Interface engineered perovskite oxides for enhanced catalytic oxidation: The vital role of lattice oxygen

Advanced oxidation processes are effective ways to eliminate retardant organic pollutants in water. The perovskite oxides, a class of superior catalysts, can effectively activate high-energy material, e.g. peroxymonosulfate, to generate active oxygen species for quickly mineralizing organics. Herein, with the nominal composition of La_xNiO₃ (x = 1.15 and 1.2), nanocomposites composed of LaNiO₃ Single-perovskite and La₂NiO₄ Ruddlesden–Popper are developed through a facile one-pot synthesis. Compared to LaNiO₃, more oxygen vacancies and reactive oxygen species were thus generated for La_1.15NiO₃ and La_1.15NiO₃ exhibits the highest catalytic activity and an excellent stability for contaminants degradation.
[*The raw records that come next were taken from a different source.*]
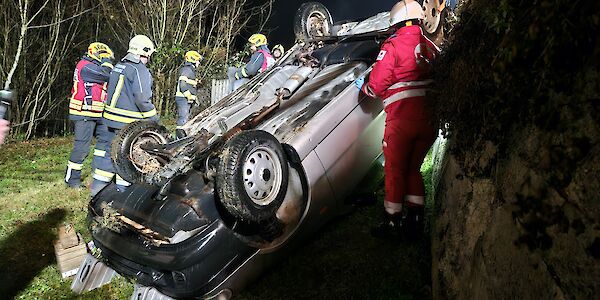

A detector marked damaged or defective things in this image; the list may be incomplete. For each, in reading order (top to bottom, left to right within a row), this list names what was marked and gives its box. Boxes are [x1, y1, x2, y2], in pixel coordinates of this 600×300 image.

overturned car [79, 2, 448, 300]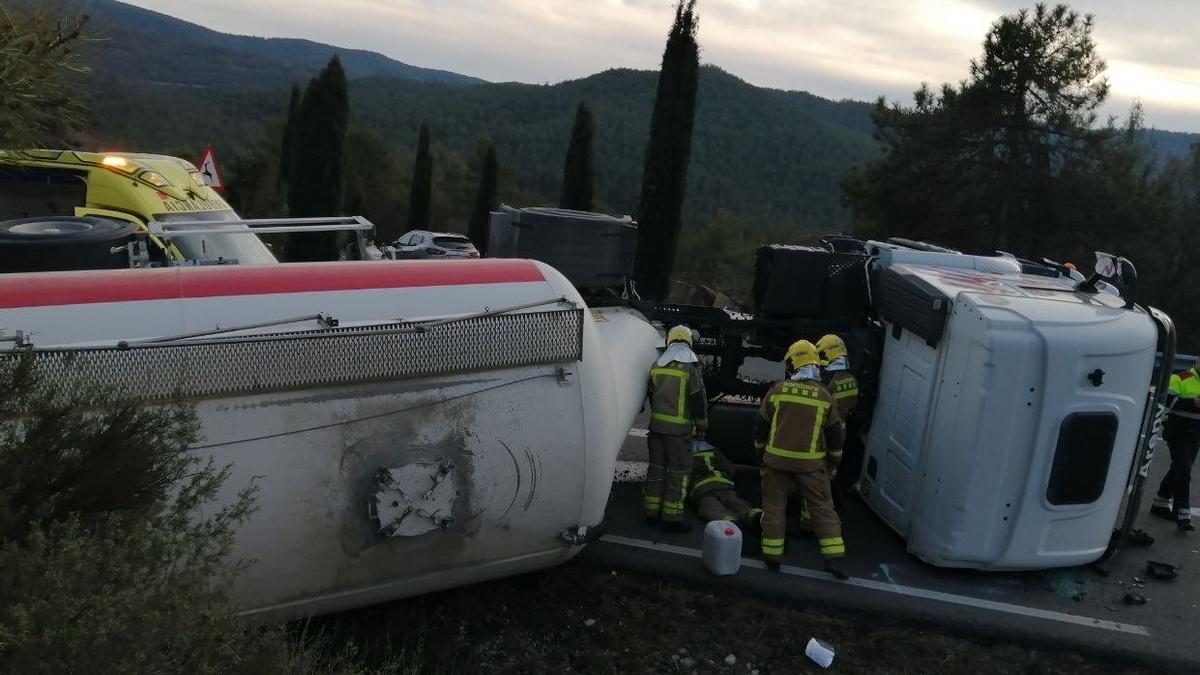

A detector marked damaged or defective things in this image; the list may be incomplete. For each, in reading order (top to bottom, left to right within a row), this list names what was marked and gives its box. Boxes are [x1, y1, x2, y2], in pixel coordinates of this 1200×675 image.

overturned tanker truck [0, 169, 667, 619]
overturned tanker truck [628, 236, 1171, 566]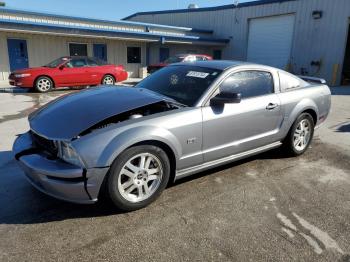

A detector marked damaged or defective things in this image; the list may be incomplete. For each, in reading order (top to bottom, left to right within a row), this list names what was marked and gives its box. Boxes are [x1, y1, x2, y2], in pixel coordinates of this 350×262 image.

crumpled hood [28, 86, 168, 140]
damaged front bumper [12, 132, 108, 204]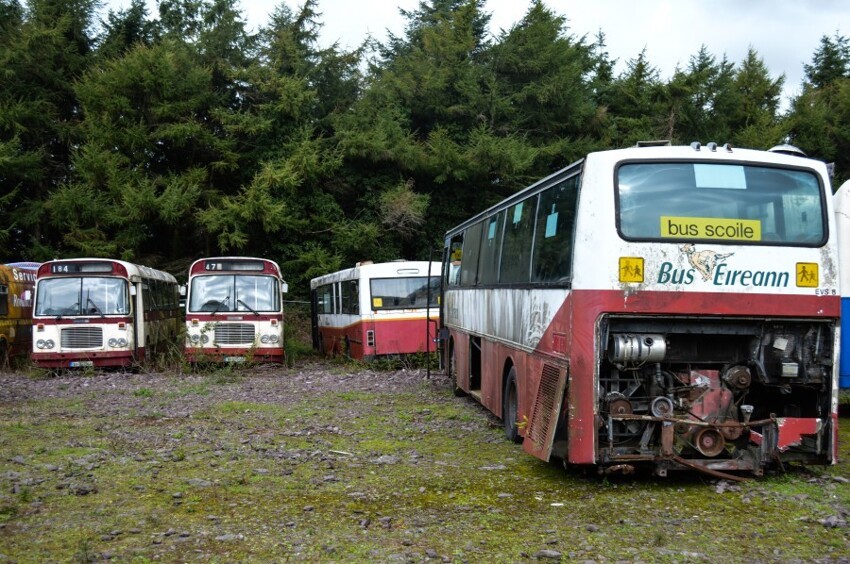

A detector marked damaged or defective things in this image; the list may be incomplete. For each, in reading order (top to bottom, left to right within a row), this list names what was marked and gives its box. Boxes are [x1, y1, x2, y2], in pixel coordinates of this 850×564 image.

rusty metal panel [524, 364, 564, 460]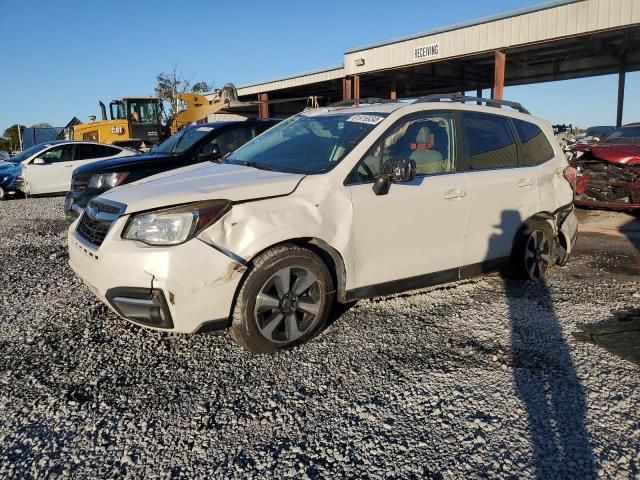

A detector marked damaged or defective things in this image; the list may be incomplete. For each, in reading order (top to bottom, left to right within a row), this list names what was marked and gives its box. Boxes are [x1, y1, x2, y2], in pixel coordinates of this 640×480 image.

red damaged vehicle [568, 124, 640, 212]
cracked bumper [67, 219, 242, 332]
The performance improvement is mainly attributed to the participation of lattice oxygen, the transformation of oxygen ions and considerable oxygen vacancies. They stimulate the ¹O₂ formation in La_1.15NiO₃ as the main active oxidant. The optimization of perovskites by interface engineering opens a new venue to design efficient catalysts for advanced oxidation processes in environmental treatment.